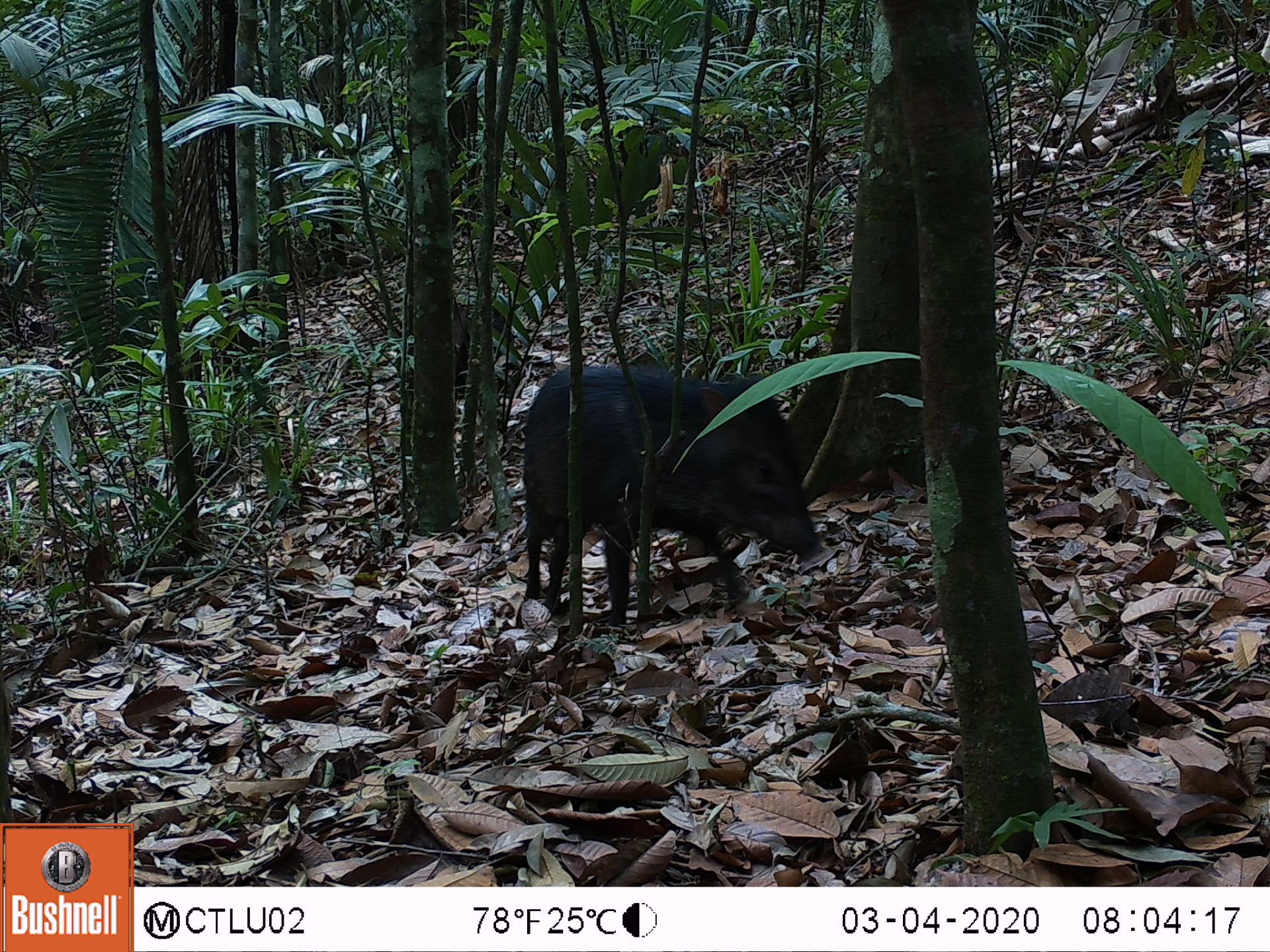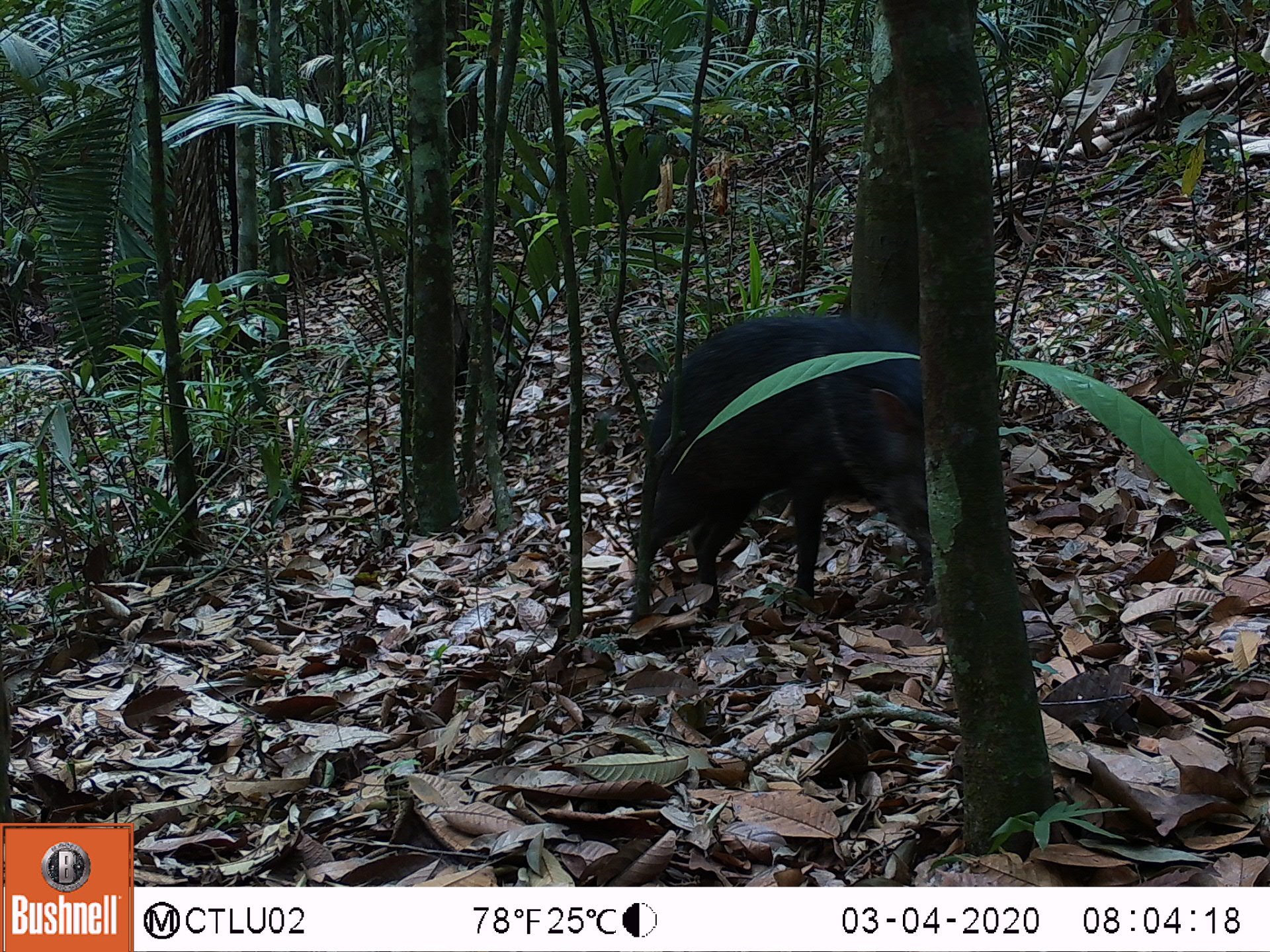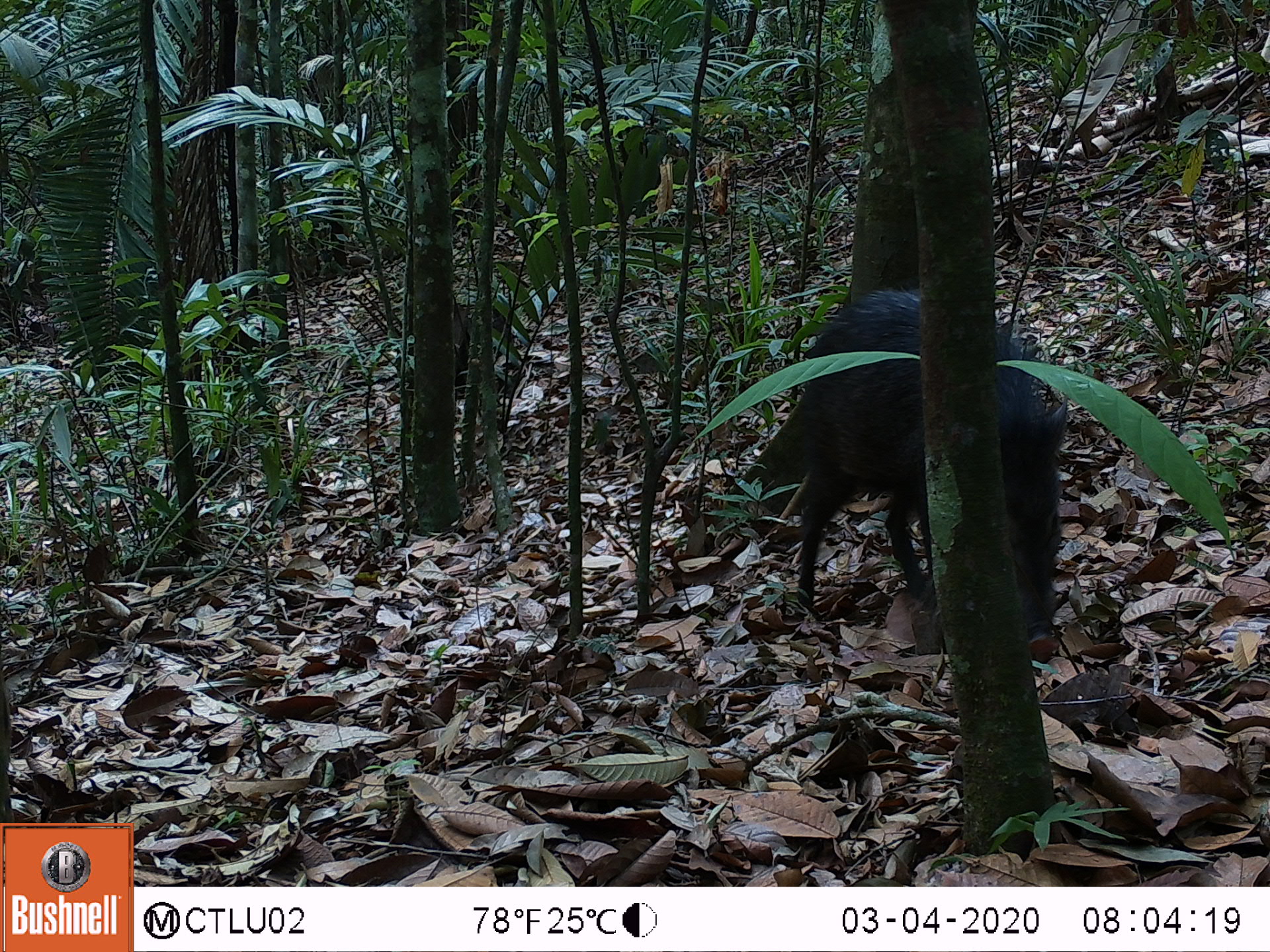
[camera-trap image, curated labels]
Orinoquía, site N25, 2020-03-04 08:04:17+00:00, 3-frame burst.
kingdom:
---
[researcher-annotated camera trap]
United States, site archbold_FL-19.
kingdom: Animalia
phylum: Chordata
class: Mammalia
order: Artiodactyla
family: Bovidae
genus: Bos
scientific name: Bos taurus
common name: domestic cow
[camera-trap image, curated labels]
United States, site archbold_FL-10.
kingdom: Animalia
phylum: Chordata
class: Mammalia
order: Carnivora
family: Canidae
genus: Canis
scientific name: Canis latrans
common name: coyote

#### WHAT THIS TASK INVOLVES
Please output the lines of the listing above that fall in the stretch from the one with "United States, site archbold_FL-19." through the one with "common name: coyote", exactly and only those.

#### WRITTEN RESPONSE
United States, site archbold_FL-19.
kingdom: Animalia
phylum: Chordata
class: Mammalia
order: Artiodactyla
family: Bovidae
genus: Bos
scientific name: Bos taurus
common name: domestic cow
[camera-trap image, curated labels]
United States, site archbold_FL-10.
kingdom: Animalia
phylum: Chordata
class: Mammalia
order: Carnivora
family: Canidae
genus: Canis
scientific name: Canis latrans
common name: coyote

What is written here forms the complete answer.